For his part, Purnell praises the AIA for strides made within the past few years. But he doesn’t mince words when it comes to describing institutionalized racism — and he lays most of the blame on corporate and government clients. “The GSA has never selected a black architect to design a new, freestanding structure of any size anywhere in this country since the agency was created in 1949. If I can make that statement today, in 2009, it should bring crystal clarity to this problem we have in the profession,” he says. (For its part, GSA is reaching out to minority firms.) “We can put as many kids in the pipeline as we want, but unless we solve what happens at the end of the pipeline, it’s going to be a funnel.”

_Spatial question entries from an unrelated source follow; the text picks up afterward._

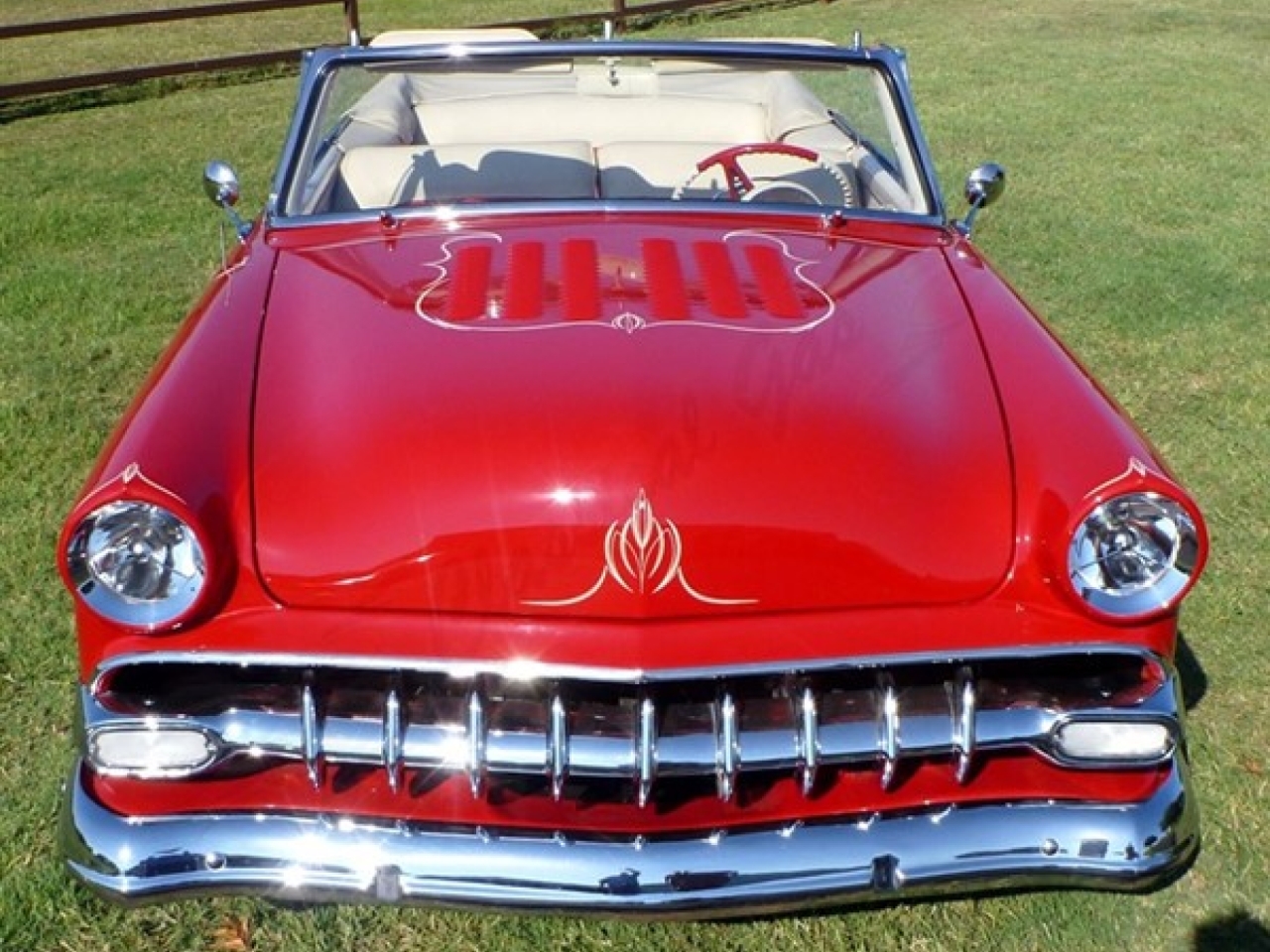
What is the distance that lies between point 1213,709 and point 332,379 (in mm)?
2108

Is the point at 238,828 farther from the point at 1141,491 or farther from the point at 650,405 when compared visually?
the point at 1141,491

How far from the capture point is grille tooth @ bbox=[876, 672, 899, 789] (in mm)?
2051

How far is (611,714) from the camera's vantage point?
2.09 m

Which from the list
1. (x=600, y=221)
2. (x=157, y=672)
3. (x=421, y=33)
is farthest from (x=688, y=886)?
(x=421, y=33)

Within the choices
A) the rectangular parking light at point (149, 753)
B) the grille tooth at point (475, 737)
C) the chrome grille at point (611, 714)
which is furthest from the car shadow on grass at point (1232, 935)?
the rectangular parking light at point (149, 753)

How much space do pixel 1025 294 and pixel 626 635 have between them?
412 cm

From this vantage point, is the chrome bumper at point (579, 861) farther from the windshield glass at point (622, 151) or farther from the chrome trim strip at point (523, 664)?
the windshield glass at point (622, 151)

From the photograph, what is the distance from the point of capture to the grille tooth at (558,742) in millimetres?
2008

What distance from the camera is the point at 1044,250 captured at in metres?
6.22

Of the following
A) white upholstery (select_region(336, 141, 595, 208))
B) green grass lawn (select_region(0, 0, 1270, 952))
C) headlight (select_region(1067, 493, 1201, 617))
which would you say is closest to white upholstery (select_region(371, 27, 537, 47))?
white upholstery (select_region(336, 141, 595, 208))

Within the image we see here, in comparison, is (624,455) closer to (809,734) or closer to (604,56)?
(809,734)

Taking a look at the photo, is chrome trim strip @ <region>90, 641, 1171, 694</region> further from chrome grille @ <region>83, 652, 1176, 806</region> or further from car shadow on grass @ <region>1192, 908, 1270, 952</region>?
car shadow on grass @ <region>1192, 908, 1270, 952</region>

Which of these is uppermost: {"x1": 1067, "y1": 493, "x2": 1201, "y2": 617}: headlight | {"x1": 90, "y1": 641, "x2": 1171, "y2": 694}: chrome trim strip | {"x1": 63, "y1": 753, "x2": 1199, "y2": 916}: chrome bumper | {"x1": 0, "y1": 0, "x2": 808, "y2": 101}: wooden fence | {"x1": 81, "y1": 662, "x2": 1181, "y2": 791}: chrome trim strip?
{"x1": 1067, "y1": 493, "x2": 1201, "y2": 617}: headlight

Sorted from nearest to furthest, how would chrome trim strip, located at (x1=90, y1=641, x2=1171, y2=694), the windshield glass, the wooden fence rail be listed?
1. chrome trim strip, located at (x1=90, y1=641, x2=1171, y2=694)
2. the windshield glass
3. the wooden fence rail
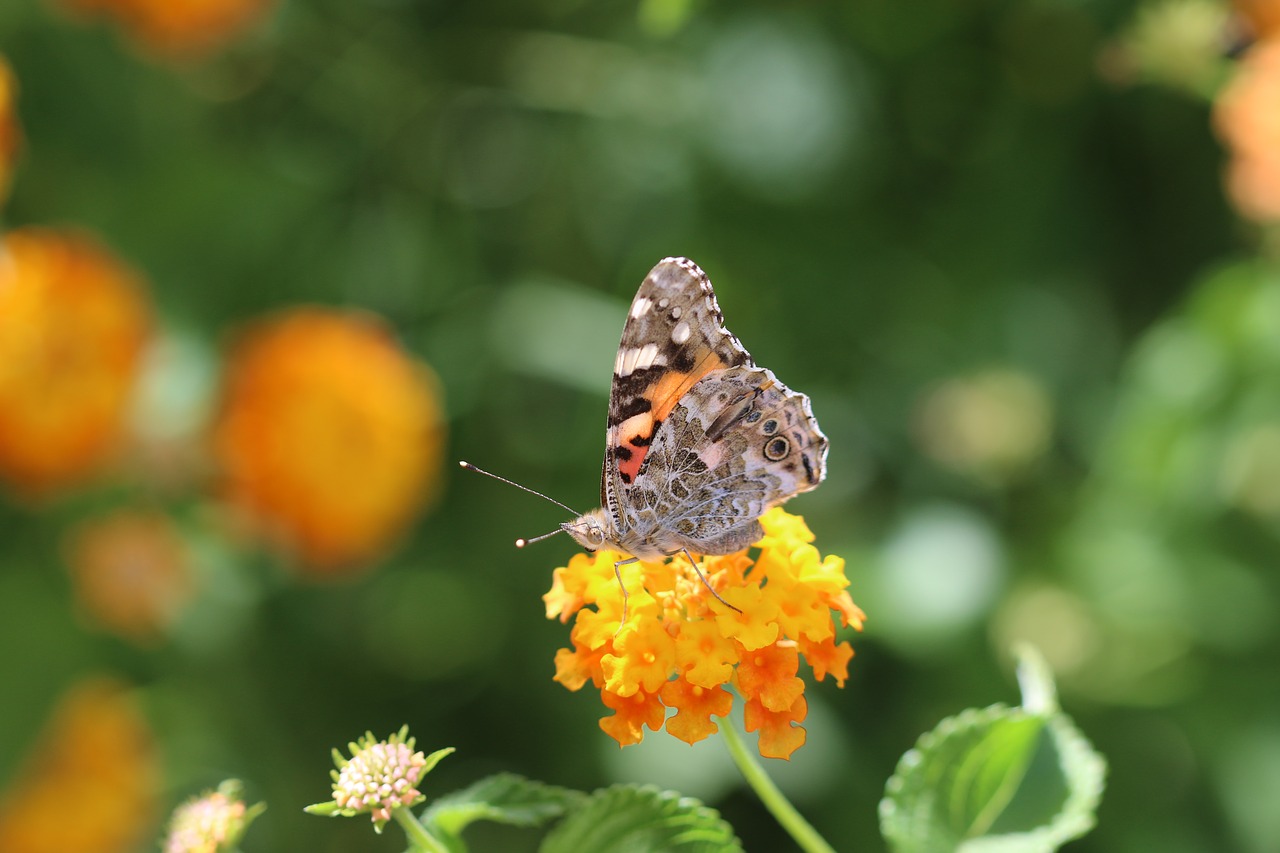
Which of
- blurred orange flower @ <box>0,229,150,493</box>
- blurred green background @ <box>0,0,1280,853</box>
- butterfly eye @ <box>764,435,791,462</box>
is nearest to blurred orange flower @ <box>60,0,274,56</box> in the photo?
blurred green background @ <box>0,0,1280,853</box>

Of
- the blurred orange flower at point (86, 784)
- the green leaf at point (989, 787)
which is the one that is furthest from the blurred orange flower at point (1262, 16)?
the blurred orange flower at point (86, 784)

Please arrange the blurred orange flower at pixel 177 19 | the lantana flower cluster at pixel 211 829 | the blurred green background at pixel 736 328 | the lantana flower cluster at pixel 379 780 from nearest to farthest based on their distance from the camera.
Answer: the lantana flower cluster at pixel 379 780 < the lantana flower cluster at pixel 211 829 < the blurred green background at pixel 736 328 < the blurred orange flower at pixel 177 19

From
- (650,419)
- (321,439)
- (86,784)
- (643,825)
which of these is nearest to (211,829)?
(643,825)

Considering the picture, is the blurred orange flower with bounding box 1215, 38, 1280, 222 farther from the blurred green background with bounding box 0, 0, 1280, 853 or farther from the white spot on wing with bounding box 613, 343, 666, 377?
the white spot on wing with bounding box 613, 343, 666, 377

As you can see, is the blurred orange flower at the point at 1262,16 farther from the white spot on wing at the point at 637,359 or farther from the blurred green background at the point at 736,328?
the white spot on wing at the point at 637,359

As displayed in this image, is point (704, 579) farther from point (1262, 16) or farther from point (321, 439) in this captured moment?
point (1262, 16)
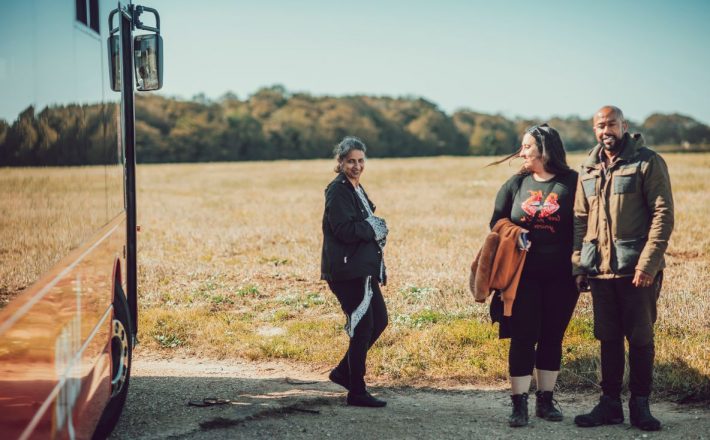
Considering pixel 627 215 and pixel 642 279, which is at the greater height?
pixel 627 215

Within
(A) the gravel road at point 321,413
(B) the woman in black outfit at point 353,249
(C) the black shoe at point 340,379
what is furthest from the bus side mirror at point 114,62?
(C) the black shoe at point 340,379

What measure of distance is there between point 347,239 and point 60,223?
104 inches

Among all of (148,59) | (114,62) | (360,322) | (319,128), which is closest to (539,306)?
(360,322)

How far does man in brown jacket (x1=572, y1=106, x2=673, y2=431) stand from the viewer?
17.1 feet

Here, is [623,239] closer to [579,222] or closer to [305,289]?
[579,222]

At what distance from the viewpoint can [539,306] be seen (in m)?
5.61

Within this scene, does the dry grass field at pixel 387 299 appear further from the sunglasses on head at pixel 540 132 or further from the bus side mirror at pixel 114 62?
the bus side mirror at pixel 114 62

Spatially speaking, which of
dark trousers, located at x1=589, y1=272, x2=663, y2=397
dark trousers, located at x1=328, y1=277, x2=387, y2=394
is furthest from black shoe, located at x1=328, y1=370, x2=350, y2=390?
dark trousers, located at x1=589, y1=272, x2=663, y2=397

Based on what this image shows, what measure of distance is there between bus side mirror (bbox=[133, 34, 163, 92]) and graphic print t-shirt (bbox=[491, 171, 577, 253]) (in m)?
3.60

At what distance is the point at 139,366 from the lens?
808cm

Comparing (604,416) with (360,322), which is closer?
(604,416)

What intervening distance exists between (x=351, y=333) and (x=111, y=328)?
176cm

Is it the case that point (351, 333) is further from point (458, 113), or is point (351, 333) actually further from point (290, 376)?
point (458, 113)

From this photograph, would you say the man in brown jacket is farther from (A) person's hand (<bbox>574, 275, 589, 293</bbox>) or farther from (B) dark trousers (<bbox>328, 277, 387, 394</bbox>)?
(B) dark trousers (<bbox>328, 277, 387, 394</bbox>)
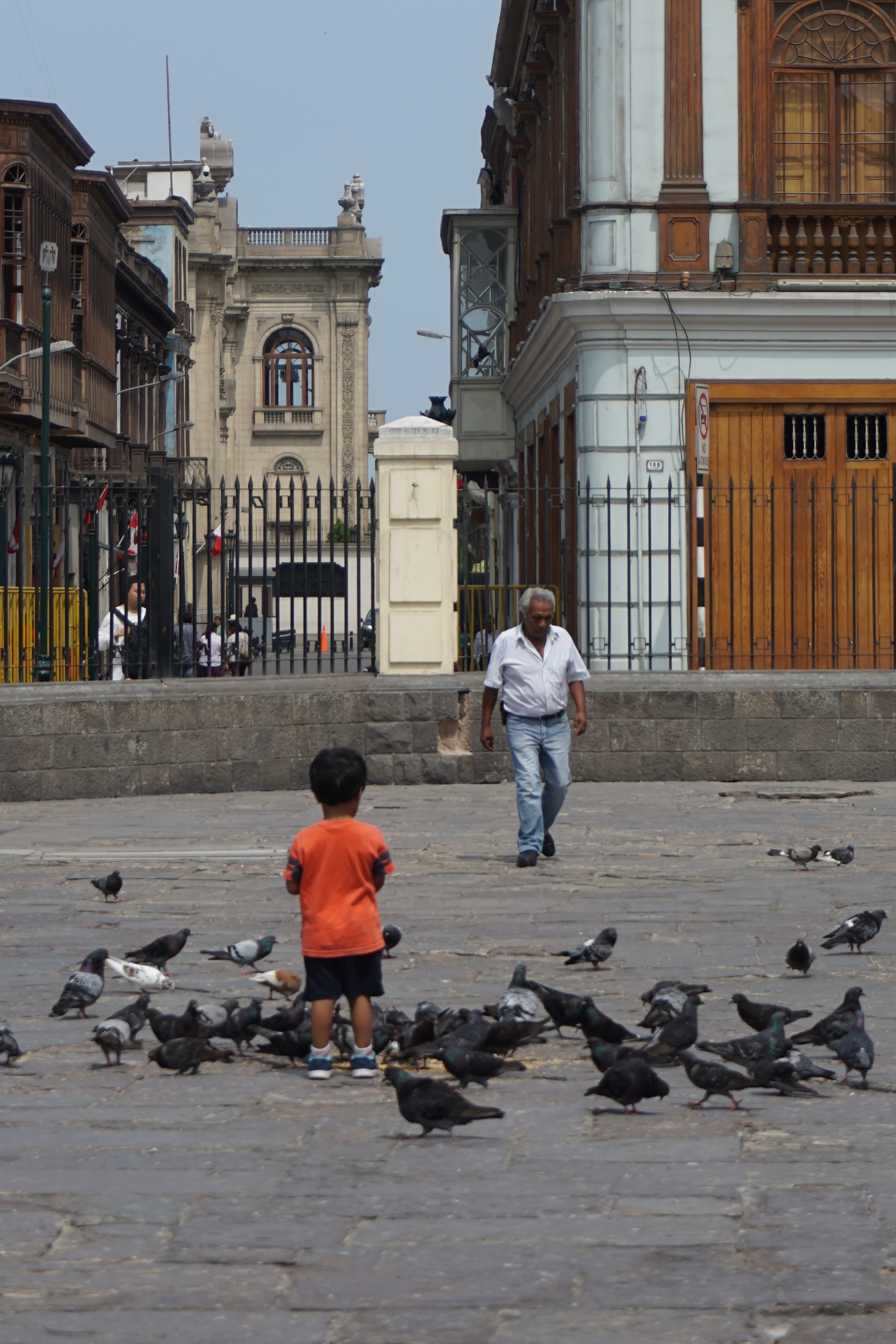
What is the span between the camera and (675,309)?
67.2 ft

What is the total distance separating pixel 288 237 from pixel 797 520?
7079 cm

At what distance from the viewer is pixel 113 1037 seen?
663 centimetres

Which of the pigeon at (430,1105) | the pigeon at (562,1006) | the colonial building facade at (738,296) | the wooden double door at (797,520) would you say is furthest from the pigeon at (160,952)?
the colonial building facade at (738,296)

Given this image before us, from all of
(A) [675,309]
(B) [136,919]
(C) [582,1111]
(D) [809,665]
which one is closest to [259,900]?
(B) [136,919]

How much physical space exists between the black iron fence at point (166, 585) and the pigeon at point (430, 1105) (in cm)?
941

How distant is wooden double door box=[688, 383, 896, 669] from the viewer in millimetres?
19594

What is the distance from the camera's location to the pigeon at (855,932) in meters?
8.61

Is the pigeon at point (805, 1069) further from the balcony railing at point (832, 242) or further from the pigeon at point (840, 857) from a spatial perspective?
the balcony railing at point (832, 242)

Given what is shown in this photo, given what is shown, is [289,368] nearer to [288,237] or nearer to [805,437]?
[288,237]

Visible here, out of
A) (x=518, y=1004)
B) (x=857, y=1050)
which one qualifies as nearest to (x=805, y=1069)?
(x=857, y=1050)

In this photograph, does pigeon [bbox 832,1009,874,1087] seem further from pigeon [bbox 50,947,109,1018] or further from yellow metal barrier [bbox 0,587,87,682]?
yellow metal barrier [bbox 0,587,87,682]

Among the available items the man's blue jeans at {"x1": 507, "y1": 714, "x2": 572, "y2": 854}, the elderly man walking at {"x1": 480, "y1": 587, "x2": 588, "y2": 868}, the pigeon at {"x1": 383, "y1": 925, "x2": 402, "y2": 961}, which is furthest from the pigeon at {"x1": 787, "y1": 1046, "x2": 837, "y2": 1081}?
the elderly man walking at {"x1": 480, "y1": 587, "x2": 588, "y2": 868}

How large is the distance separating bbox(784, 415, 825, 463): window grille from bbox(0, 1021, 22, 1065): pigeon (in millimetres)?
15244

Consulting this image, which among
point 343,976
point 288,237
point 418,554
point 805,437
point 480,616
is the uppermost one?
point 288,237
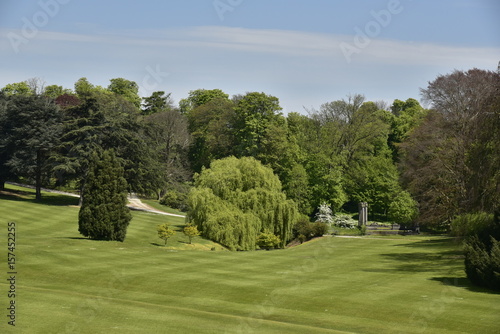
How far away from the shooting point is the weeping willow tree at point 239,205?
56.2 meters

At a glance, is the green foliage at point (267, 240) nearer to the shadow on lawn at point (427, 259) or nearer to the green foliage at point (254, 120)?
the shadow on lawn at point (427, 259)

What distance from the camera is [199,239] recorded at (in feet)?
182

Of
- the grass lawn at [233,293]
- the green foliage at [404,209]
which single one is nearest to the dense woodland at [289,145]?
the green foliage at [404,209]

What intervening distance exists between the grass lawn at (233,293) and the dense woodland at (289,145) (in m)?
15.3

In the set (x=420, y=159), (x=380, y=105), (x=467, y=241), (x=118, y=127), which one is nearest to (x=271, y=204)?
(x=420, y=159)

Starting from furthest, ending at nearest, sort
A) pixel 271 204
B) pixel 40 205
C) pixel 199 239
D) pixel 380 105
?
pixel 380 105, pixel 40 205, pixel 271 204, pixel 199 239

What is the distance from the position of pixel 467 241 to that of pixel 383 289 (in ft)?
19.0

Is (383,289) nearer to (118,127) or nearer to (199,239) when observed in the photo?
(199,239)

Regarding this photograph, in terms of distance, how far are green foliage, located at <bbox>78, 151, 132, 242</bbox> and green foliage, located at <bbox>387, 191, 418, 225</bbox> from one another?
125 ft

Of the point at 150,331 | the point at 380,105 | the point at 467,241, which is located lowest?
the point at 150,331

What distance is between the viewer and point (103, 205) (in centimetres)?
4356

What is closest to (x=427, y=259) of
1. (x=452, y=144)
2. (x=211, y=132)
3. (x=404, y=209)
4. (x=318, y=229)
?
(x=452, y=144)

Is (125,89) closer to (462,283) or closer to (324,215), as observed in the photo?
(324,215)

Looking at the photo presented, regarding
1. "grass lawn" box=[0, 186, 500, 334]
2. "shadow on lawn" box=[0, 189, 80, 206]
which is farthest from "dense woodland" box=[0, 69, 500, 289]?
"grass lawn" box=[0, 186, 500, 334]
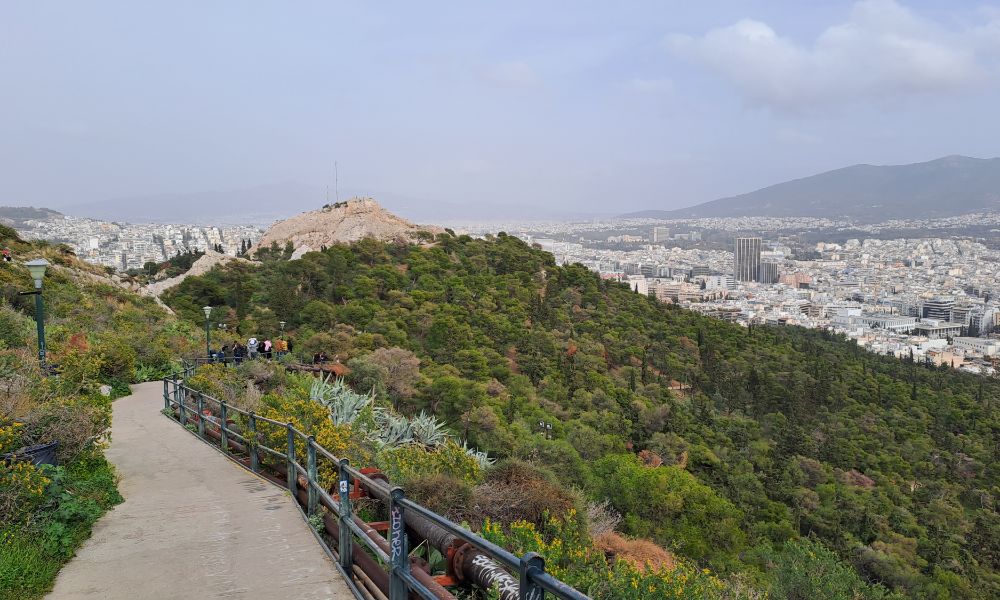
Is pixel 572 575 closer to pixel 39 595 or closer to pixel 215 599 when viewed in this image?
pixel 215 599

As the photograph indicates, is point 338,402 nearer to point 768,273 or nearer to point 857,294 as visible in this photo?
point 857,294

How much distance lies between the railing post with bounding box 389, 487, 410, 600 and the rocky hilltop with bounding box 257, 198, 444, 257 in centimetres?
4060

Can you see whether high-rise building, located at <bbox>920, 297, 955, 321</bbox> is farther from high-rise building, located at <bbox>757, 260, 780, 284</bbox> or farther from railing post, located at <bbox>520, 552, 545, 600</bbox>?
railing post, located at <bbox>520, 552, 545, 600</bbox>

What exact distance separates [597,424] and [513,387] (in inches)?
147

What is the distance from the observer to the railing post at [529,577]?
5.86 feet

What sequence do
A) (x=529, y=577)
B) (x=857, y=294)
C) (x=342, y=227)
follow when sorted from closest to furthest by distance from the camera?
(x=529, y=577) → (x=342, y=227) → (x=857, y=294)

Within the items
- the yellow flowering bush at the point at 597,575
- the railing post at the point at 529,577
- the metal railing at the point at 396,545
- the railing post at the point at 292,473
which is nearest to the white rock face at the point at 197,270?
the railing post at the point at 292,473

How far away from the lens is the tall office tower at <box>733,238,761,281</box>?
7559 inches

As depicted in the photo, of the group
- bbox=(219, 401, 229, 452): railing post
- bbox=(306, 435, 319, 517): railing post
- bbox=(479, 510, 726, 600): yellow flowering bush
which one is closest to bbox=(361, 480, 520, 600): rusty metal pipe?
bbox=(479, 510, 726, 600): yellow flowering bush

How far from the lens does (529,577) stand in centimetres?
180

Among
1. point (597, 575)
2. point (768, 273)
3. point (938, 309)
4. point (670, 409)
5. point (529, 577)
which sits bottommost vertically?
point (938, 309)

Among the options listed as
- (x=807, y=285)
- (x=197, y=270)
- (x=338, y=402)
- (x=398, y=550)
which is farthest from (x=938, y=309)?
(x=398, y=550)

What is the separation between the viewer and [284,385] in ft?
38.7

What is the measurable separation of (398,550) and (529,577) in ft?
3.73
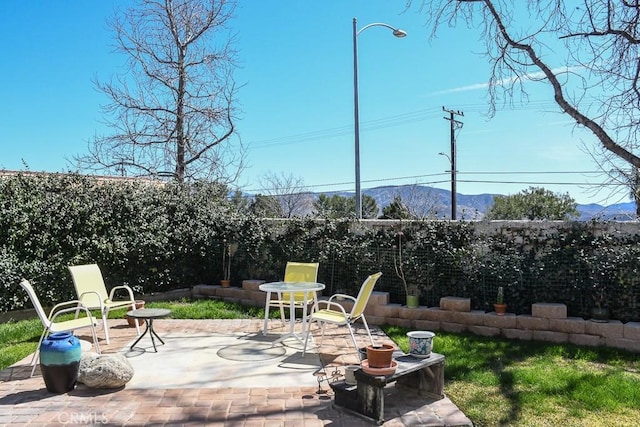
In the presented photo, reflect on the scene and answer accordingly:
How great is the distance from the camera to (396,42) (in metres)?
12.5

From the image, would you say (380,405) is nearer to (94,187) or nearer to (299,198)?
(94,187)

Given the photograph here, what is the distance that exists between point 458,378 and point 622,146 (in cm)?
326

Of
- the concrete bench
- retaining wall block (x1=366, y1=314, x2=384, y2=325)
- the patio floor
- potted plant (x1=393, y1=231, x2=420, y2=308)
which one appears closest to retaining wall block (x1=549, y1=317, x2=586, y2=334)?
potted plant (x1=393, y1=231, x2=420, y2=308)

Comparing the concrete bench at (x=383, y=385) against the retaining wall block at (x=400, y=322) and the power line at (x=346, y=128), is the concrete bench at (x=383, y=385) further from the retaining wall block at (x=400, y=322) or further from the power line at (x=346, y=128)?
the power line at (x=346, y=128)

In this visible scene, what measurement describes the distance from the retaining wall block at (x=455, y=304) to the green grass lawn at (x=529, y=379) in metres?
0.39

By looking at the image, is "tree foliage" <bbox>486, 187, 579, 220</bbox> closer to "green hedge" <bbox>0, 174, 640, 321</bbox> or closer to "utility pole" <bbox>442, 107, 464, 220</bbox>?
"utility pole" <bbox>442, 107, 464, 220</bbox>

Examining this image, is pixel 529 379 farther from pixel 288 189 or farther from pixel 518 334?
pixel 288 189

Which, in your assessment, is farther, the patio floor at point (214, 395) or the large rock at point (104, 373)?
the large rock at point (104, 373)

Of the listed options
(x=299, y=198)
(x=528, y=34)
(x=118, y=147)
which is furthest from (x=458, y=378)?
(x=299, y=198)

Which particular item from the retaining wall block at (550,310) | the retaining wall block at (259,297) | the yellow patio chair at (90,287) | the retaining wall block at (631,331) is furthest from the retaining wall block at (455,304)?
the yellow patio chair at (90,287)

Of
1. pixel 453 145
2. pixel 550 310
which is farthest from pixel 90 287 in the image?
pixel 453 145

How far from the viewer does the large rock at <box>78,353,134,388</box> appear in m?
4.05

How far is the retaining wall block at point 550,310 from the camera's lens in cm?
589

The recession could further complicate matters. Some observers speculate that layoffs and hiring freezes will give young architects time to finish their IDP requirements — making them more attractive candidates when the hiring market eventually recovers. Layoffs also might prompt black and Latino architects to enter teaching, thereby becoming role models for younger generations. But others fear that the recession might deter children of color from studying architecture in the first place. Vasquez, CHAD’s college counselor, is already seeing a slight increase in the number of students who are heading to college this fall to study nursing.

One thing is certain, most analysts agree: The economic crisis heightens the urgency that all architects should feel about making headway on diversity. “Our client base has become more diverse, and that requires a more diverse range of designers to serve populations with different language and cultural expectations,” Landsmark says, pointing to states such as California, Florida, and Texas, where Latinos are almost a majority. If architects fail to satisfy clients’ needs, business will instead go to engineers and other disciplines that have already diversified. “We risk irrelevance as a profession,” Purnell concurs. “This problem is killing job opportunities for all architects.”

But Purnell avoids such dire talk when he meets with teens such as Ryan Brown. Indeed, he still believes that fueling the diversity pipeline with fresh faces is architecture’s best hope — and he’s acutely aware of his own importance as a role model. “It wasn’t until college that I met my first black architect,” Purnell says. “I said, ‘If he can do this, I can do this.’ I hope that’s what Ryan thought when he met me — someone who’s black, owns a firm, and was president of the AIA. I can only imagine Ryan felt like there were no limits. That’s what you’ve got to feel at his age.”